Our research goals include

  • Developing a quantitative model of muskrat demography informed by Delta-wide, dynamic habitat suitability maps that are shaped by floodplain hydrology. The Peace-Athabasca Delta Ecological Monitoring Program (PADEMP) is generously sharing their muskrat population survey results with us for the development of the muskrat population model.
     
  • Using muskrat genetic information to constrain our simulation of population changes in the quantitative ecohydrologic model. Genetic analysis of the Delta muskrat population will be carried out by our collaborators in the Hadly Lab in Stanford’s Biology department. Muskrat tissue samples are being donated by trappers based out of Fort Chipewyan, and brought together thanks to our collaborators at the Fort Chipewyan Parks Canada office and to assistance from the GIR office of the Mikisew Cree First Nation.
     
  • Placing local traditional knowledge of Delta muskrat in direct conversation with our western scientific findings, through collaborations with several Aboriginal communities that trap Delta muskrat.
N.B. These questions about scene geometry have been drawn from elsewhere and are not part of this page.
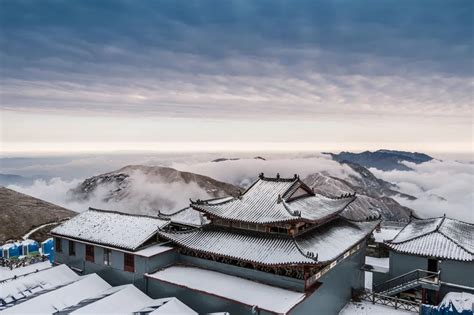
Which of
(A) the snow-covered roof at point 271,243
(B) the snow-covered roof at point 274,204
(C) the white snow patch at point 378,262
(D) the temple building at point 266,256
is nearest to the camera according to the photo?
(D) the temple building at point 266,256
TK about Delta muskrat will inform our representation of trapping in the quantitative model, and will provide independent narratives of hydrologic and ecological change witnessed by trappers over decades spent out on Delta lakes.
     
  • Bringing together the quantitative ecohydrologic model, genetic analysis, and traditional knowledge to identify water management scenarios that mitigate the impacts of climate change and upstream water demands on Delta floodplain lakes, muskrat and Aboriginal treaty rights to subsistence trapping.

Publications 
Ward, E.M., K. Wysong, S.M. Gorelick, (2019), Drying landscape and interannual herbivory-driven habitat degradation control semi-aquatic mammal population dynamics, Ecohydrology, doi.org/10.1002/eco.2169

Ward, E.M. and S.M. Gorelick, (2018), Drying drives decline in muskrat population in the Peace-Athabasca Delta, Canada, Environmental Research Letters,13 (2018) 124026, doi.org/10.1088/1748-9326/aaf0ec.